First, we need to look at what age you will retire and the typical life expectancy of people in your family. There are many calculators out there that can help you get a better idea of what this will look like for you and your needs.
My family, for example, tend to live well into their 90’s. Looking closer my mother waited until full Social Security Benefit age of 70.5 to retire. This means I would need 20-30 years of funds for retirement, at 25 years that comes to $1,100,000! Scary but not impossible!
If your company offers 401(K), I recommend signing up for it and contributing a percentage [$18,500 is the max per year according to IRS standards]. The percentage needs to be based on what you can afford, however experts say between 10 to 20% of your annual income each year. Keep in mind a 401(K) account is taken from your salary pre-tax which will lower your overall tax obligation. No matter what your retirement account should be funded before any other obligation. If you don’t start now, then you won’t have funds when you do retire to pay for basic necessities.
Next, Savings…..You should have 6 months of expenses in savings in case of an emergency. So if your monthly expenses total $3,000 you will need $18,000 in savings. I know this sounds like a lot, but in the event you loose your job, have a medical emergency, etc this will be a necessity. I recommend starting small. If you live on a tight budget, like I do, then I suggest $20 to $30 each paycheck in a savings account that is difficult to pull money from [i.e. at a separate bank not linked to your checking]. If you and your spouse follow this rule you could save $80 per month, which adds up to $960 per year; if you only save $20 per check.
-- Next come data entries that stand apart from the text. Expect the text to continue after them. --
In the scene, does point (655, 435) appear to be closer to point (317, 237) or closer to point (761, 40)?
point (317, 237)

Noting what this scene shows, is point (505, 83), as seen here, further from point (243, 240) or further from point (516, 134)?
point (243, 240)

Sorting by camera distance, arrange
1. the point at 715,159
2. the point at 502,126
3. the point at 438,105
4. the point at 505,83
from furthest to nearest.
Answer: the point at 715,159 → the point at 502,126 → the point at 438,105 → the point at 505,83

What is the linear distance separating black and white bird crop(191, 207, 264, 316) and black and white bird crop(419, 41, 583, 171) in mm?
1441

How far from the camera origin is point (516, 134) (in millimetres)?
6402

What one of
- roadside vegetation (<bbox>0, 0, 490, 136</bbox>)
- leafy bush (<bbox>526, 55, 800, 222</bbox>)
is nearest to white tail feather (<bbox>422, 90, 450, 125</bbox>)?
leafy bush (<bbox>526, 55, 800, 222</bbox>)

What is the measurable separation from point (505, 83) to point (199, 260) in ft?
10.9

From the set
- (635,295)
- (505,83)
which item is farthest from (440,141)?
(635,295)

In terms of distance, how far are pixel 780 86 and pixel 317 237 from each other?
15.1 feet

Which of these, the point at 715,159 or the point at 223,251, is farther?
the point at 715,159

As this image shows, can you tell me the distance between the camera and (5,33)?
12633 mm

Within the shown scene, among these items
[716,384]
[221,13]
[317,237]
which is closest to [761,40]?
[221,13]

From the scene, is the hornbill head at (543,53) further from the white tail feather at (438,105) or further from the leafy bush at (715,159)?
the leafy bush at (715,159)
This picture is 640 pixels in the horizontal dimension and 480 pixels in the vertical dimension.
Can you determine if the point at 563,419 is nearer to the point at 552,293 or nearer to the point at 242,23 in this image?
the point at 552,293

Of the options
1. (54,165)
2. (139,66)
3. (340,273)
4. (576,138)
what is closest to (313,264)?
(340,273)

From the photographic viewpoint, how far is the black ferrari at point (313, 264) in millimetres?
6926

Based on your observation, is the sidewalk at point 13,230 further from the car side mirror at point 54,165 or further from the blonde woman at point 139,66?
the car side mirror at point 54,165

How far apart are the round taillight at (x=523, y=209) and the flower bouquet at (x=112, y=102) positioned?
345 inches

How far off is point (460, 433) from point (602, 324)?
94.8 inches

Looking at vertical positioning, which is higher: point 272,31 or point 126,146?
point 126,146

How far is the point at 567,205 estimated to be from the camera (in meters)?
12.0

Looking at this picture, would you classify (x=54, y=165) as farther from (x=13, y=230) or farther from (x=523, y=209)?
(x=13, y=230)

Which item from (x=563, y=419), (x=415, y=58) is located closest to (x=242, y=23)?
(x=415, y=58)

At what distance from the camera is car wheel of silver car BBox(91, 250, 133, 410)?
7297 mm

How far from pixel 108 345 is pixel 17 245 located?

Then you can cut back on things, like that $4 cup of coffee or the $10 daily lunch. Things add up quickly, so take a look at what you are really spending your money on and see how you can cut back. As you get your budget more refined then you can increase this to $50 or $100 per paycheck. The point here is to not cause yourself financial stress while saving, but to grow your savings. This may take you 2 or 3 years to grow to the full amount, that is alright. Slow and Steady wins every time. Make sure you shop around for a good bank. Many have promotions and offer good interest rates on new savings accounts. You want a good return on the cash you are saving.
Last, Recreation……I covered this in the budget post. Give yourself time to plan a vacation, this will allow you to budget accordingly. If you know you want to visit the beach start looking at Airbnb’s that you can book a few month’s in advance. Where I think vacations are beneficial and fun, if you are tight on your budget this is an area you can cut back on. Find ways to vacation with other’s to cut on lodging. Check with family and friends for free options. I love going to visit my Aunt for a vacation, I can stay for free and she usually cooks me one good meal. Your priority should always be focused on staying financially stable now and in the future.
I suggest consulting with a Financial Adviser. They can help you create a plan that works for your needs. Check with your friends or church for trusted local advisers. Many will offer a free consultation and lay out where they can help you and what, if any, fee’s are associated with their services.